Sorry if I confused people about the trees. The decision is that homeowner needs to keep the queen palms, but replace the birch and gum tree with two 36 inch box trees.

Mayor Rothman basically left this decision up to Soto and I wonder if applicants shouldn't approach these situations with a general landscaping plan for their yard. This lot is probably a typical 7000sq foot rectangle and the backyard might account for 3500sq feet. Given you already have a garage and two queen palms, I question the logic of throwing in two box trees. Sorry, I just have a bias towards large shade trees and I don't know that you have space to plant two. Since others out there have a greater expertise in trees, I'm coming from a position of some ignorance, but I wish I had heard some discussion about the lot size and the best long term solution.

Thirty years from now, I hope that residents look back on us and say "thank goodness they had a plan," instead of "what on earth were these idiots thinking."

Robin said...

Forgive me for not going back to the agenda to look for the quote, but I read about a $300 per table allotment being dispersed for the State of the City speech at the Fox on opening night.
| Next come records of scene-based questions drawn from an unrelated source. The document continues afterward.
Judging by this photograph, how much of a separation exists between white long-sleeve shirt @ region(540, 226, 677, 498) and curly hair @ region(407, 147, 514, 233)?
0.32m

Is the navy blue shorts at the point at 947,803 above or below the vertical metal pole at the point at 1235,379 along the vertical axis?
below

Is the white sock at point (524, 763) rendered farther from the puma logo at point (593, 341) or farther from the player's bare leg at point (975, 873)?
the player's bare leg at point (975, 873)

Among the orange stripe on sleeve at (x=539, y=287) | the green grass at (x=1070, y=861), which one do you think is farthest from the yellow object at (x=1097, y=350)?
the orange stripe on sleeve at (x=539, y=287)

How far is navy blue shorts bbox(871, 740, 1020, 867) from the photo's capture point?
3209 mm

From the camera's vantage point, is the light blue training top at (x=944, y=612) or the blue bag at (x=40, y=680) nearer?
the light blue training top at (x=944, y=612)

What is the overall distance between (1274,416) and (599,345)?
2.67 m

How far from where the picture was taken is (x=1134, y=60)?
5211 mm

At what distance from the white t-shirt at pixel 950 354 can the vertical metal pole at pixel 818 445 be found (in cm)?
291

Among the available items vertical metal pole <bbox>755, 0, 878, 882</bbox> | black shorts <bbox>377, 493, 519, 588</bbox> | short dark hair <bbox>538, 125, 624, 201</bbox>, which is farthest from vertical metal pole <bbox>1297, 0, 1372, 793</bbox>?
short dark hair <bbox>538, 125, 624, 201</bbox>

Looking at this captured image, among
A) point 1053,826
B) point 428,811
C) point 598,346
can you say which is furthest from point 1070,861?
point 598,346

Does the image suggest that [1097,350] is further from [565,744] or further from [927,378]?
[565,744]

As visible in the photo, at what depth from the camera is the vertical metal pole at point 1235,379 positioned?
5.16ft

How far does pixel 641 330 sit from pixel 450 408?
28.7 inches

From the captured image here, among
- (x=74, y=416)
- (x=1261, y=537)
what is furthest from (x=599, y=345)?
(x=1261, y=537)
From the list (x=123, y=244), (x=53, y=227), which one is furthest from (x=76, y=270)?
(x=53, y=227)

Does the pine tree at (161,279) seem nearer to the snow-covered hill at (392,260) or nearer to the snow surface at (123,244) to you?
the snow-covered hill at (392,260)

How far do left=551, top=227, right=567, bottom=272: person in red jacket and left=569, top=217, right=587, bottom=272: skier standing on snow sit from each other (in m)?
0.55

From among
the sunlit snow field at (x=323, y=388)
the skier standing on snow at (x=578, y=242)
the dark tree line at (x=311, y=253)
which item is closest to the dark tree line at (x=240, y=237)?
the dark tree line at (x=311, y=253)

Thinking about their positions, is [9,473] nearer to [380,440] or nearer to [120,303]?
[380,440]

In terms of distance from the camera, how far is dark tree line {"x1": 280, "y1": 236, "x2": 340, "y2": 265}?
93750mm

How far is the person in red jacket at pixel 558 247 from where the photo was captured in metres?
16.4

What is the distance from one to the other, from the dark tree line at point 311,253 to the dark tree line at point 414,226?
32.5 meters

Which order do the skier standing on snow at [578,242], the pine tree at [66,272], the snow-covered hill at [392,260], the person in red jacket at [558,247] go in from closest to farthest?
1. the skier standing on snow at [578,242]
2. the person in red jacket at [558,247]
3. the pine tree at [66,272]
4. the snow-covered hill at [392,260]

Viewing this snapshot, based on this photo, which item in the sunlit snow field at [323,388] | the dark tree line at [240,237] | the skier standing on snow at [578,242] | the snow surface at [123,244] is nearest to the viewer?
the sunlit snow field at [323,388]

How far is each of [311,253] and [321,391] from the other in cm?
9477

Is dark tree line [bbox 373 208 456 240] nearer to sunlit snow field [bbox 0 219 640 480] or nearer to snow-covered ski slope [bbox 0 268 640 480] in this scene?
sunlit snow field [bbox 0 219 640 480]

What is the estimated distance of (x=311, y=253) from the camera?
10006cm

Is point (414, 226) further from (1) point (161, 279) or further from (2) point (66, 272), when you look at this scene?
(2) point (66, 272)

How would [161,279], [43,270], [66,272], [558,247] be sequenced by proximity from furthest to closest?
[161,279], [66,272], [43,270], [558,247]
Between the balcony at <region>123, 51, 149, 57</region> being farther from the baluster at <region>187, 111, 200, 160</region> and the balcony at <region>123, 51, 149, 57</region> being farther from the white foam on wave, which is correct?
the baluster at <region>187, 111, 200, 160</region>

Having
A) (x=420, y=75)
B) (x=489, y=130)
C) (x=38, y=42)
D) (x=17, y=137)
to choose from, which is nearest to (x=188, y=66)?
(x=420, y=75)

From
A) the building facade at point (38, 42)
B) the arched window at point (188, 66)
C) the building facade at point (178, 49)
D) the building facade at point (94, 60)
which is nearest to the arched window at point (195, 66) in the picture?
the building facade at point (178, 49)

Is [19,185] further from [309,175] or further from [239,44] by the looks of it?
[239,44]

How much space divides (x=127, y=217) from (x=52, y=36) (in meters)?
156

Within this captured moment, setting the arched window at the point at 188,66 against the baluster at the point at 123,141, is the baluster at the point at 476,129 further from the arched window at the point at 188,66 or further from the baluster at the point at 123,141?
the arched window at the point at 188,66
I was wondering why taxpayers are paying when tickets are being sold and the speech is not offered for open viewing on public access TV or the internet.

hey anonymous, thanks for the laugh!

Anonymous said...

I didn't catch whether any Council members used their discretionary funds to buy tickets to the State of the City Address, but Robin is absolutely right in that there is a reference to purchasing tickets for this event.

Hopefully, the Council member(s) are buying tickets for residents other than themselves, perhaps some high school students.

gilman said...

Does anyone know what the homeowner had to pay for the appeal before the City Council? If my memory serves me correctly, it is around a $1000 or more to make such an appeal?

John Clifford said...

Robin, council at almost every meeting approves tickets for council members to attend various events around the city. These include little league dinners, chamber events (such as the State of the City) and other community functions.

None of these events are broadcast or otherwise open free to the public. I'm not quite sure what your issue is with the council supporting, in a very small way, community non-profit organizations. Either we have those organizations paying to have councilpeople attend, or we have the system we have now where the city picks up the tab for the councilpeople to attend, or the council people (the salary for council is VERY low) take the money from their own pockets to attend. So, just what is your suggestion?

Personally, I don't have a solid opinion on this but would like to understand why it's that big an issue. This is the way that it's done in all of the citys surrounding us and we do less of it than most.

GILMAN: I didn't see if the applicant had to pay. When George Hunter was councilman, he felt that a citizen who had been denied something by a commission had a right to appeal and always waived the appeal fees. I'm not sure if the applicant's councilperson also followed that philosophy.

I'm also not sure of the fees charged. I believe that it used to be something like $120 to appeal, but I know that the council approved raising all fees, which is why the fee for a major COA jumped from $35 to $500.